Jonathan Sachse ist Gründungsmitglied von CORRECTIV und leitet CORRECTIV.Lokal. Er koordiniert das Team und betreute Recherchen. Davor war er Reporter für CORRECTIV. In seiner Arbeit beschäftigt er sich vor allem mit investigativen Recherchen.
Welche Themen standen dieses Jahr auf der Agenda der Konferenz?
Es gab zwei Schwerpunktthemen: Bildung und Klima. Diese Themen bespielen wir auch in unserem digitalen Netzwerk in Form von Dossiers, um so Lokaljournalist*innen bei der Recherche zu diesen Themen zu unterstützen. Darüber hinaus gab es noch durchgehende Thementracks mit allen möglichen Sessions, etwa zu Recherchepraktiken und zum journalistischen Handwerk im Allgemeinen. Da das Klima im Journalismus immer rauer wird, haben wir aber auch Impulse dazu gegeben, wie Lokaljournalist*innen sich gegen Angriffe schützen und ihre Resilienz fördern können. Im Themenblock „Innovation“ gab es Raum für Austausch. Hier konnten zum Beispiel neu gegründete Lokalmedien ihre Erfahrungen teilen und berichten, was in der Startphase gut lief und was herausfordernd war. Es ging aber auch um innovative Formate und darum, wie sich unsere Berichterstattung insgesamt verändern kann.

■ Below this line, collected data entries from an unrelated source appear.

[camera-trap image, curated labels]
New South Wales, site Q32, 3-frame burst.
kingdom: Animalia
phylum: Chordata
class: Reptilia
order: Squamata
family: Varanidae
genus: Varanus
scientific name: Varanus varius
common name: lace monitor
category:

Was braucht der Lokaljournalismus, damit es ihn weiterhin gibt?
Bei der Konferenz haben wir sieben Forderungen für den Lokaljournalismus in Deutschland erarbeitet. Unter anderem müssen wir besser darin werden, die richtigen Themen im Lokaljournalismus zu setzen, anstatt nur den Themen hinterherzulaufen, die von Politiker*innen vorgegeben werden. Wir müssen besser verstehen, was die Menschen vor Ort bewegt – auch die Gruppen, die nicht so sichtbar sind und in der Redaktion vielleicht nicht gut repräsentiert sind. Und Lokalmedien brauchen natürlich eine Finanzierung. Er funktioniert nur, wenn Menschen bereit sind, dafür auch etwas zu zahlen. Eine Lösung könnten Fördergelder von Stiftungen oder Projektgelder sein.
CORRECTIV
CORRECTIV ist ein spendenfinanziertes und unabhängiges Recherchezentrum in Deutschland. Beim Netzwerk CORRECTIV.Lokal arbeiten Journalist*innen aus deutschlandweiten Lokalredaktionen gemeinsam an investigativen Recherchen.